Travail demandé >> Extrayez du texte de l'exercice ci-dessous le passage allant de « Et si c’était la dernière fois que vous caressiez » à « plus de temps ? », sans y changer un seul mot.

Texte de l'exercice >>
Et si c’était la dernière fois que vous caressiez votre chat ? Est-ce que vous ne seriez pas plus attentif à la sensation de votre main sur son pelage, aux vibrations de son ronronnement, au plaisir que cela vous donne à tous les deux ? Est-ce que vous ne lui accorderiez pas un petit peu plus de temps ?

Et si c’était la dernière fois que vous alliez voir votre ami ? Est-ce que vous ne seriez pas plus attentif à ce qu’il vous dit ? N’auriez vous pas envie de lui dire des choses plus profondes ? Est-ce que vous ne seriez pas plus sensible à la qualité de l’instant que vous partagez ?

Et si c’était votre dernière tasse de thé ? Votre dernier carré de chocolat ? Votre dernier tour à vélo ? Ou votre dernier coup d’œil au paysage que vous avez l’habitude de voir par votre fenêtre ?

S’entraîner.

Il ne s’agit pas de cultiver des pensées morbides au risque de tomber en dépression. Au contraire ! Ni de faire n’importe quoi en ignorant les conséquences de nos actes. Il s’agit simplement de cultiver la conscience que les choses qui nous semblent acquises ne le sont pas. Il peut y avoir une épidémie, un changement de régime politique, un accident, une faillite, etc. Imaginer que l’instant que vous vivez ne se reproduira peut-être pas lui donne une qualité et une intensité bien plus importante. Cela change un instant banal en instant précieux. S’entraîner à avoir cette conscience permet de vivre avec plus d’intensité, et de laisser de côté les choses qui n’ont pas vraiment d’importance.

Choisir un pense-bête.

Chacun peut trouver une manière différente de se rappeler que rien n’est définitivement acquis. Vous pouvez le noter sur votre miroir de salle de bains, le mettre en fond d’écran, ou vous le rappeler en posant une rose sur votre table et en la remplaçant quand elle est fanée. Vous pouvez poser à un endroit stratégique une photo d’un lieu qui n’existe plus, ou d’une personne disparue. Laissez votre sensibilité vous guider pour vous faire un rappel quotidien et discret. Quand, avec l’habitude, vous ne remarquez plus votre rappel, inventez-en un autre. Et appliquez vous, aussi souvent que vous le pouvez, à faire une chose comme si c’était la dernière fois.

Données fournies >>
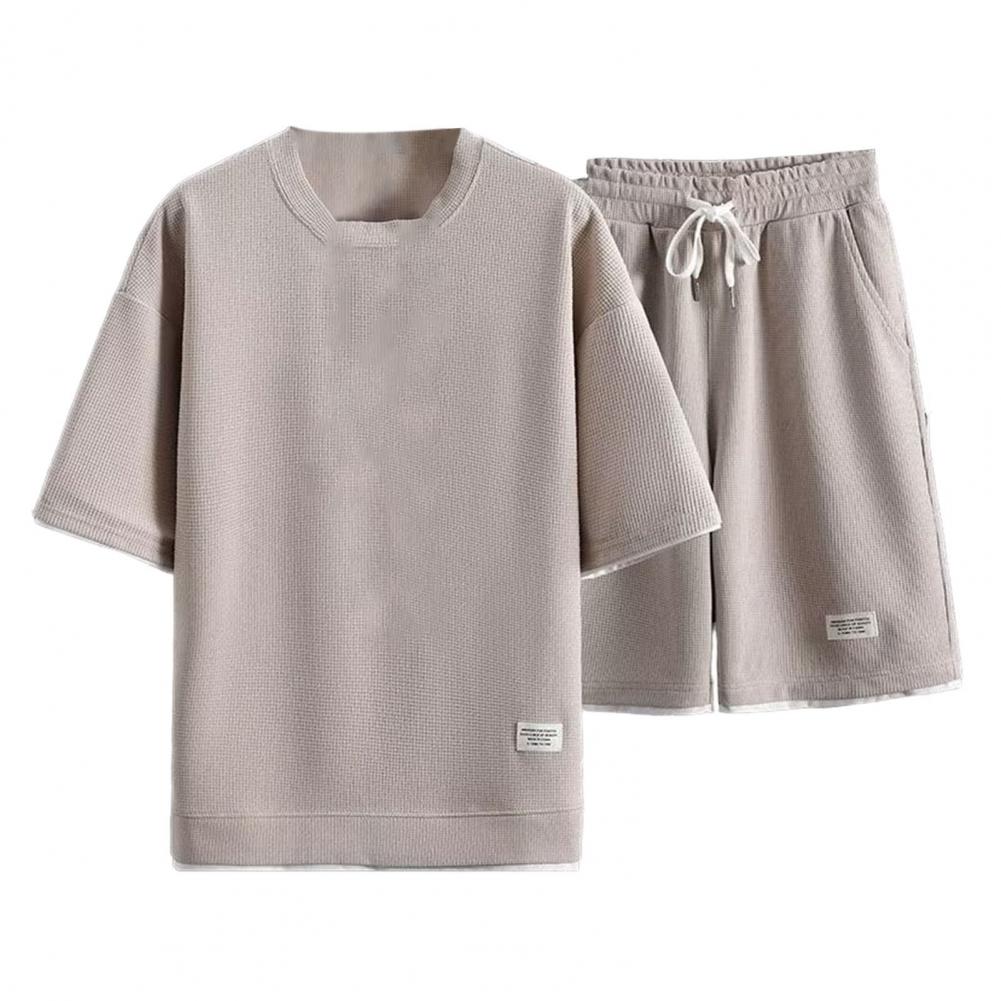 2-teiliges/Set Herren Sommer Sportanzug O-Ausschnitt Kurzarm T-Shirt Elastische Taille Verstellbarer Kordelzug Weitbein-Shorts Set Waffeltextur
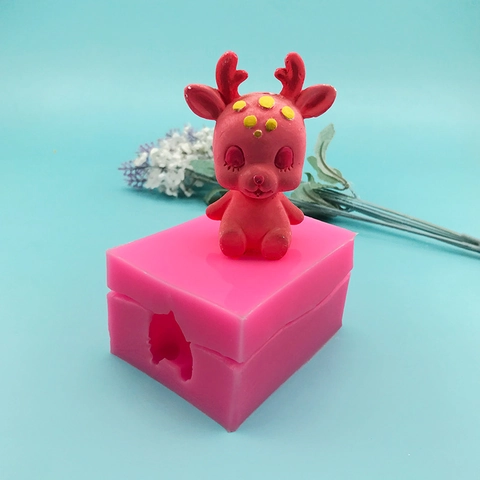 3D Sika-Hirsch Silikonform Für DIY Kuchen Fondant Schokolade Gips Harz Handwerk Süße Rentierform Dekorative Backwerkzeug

Réponse rédigée >>
Et si c’était la dernière fois que vous caressiez votre chat ? Est-ce que vous ne seriez pas plus attentif à la sensation de votre main sur son pelage, aux vibrations de son ronronnement, au plaisir que cela vous donne à tous les deux ? Est-ce que vous ne lui accorderiez pas un petit peu plus de temps ?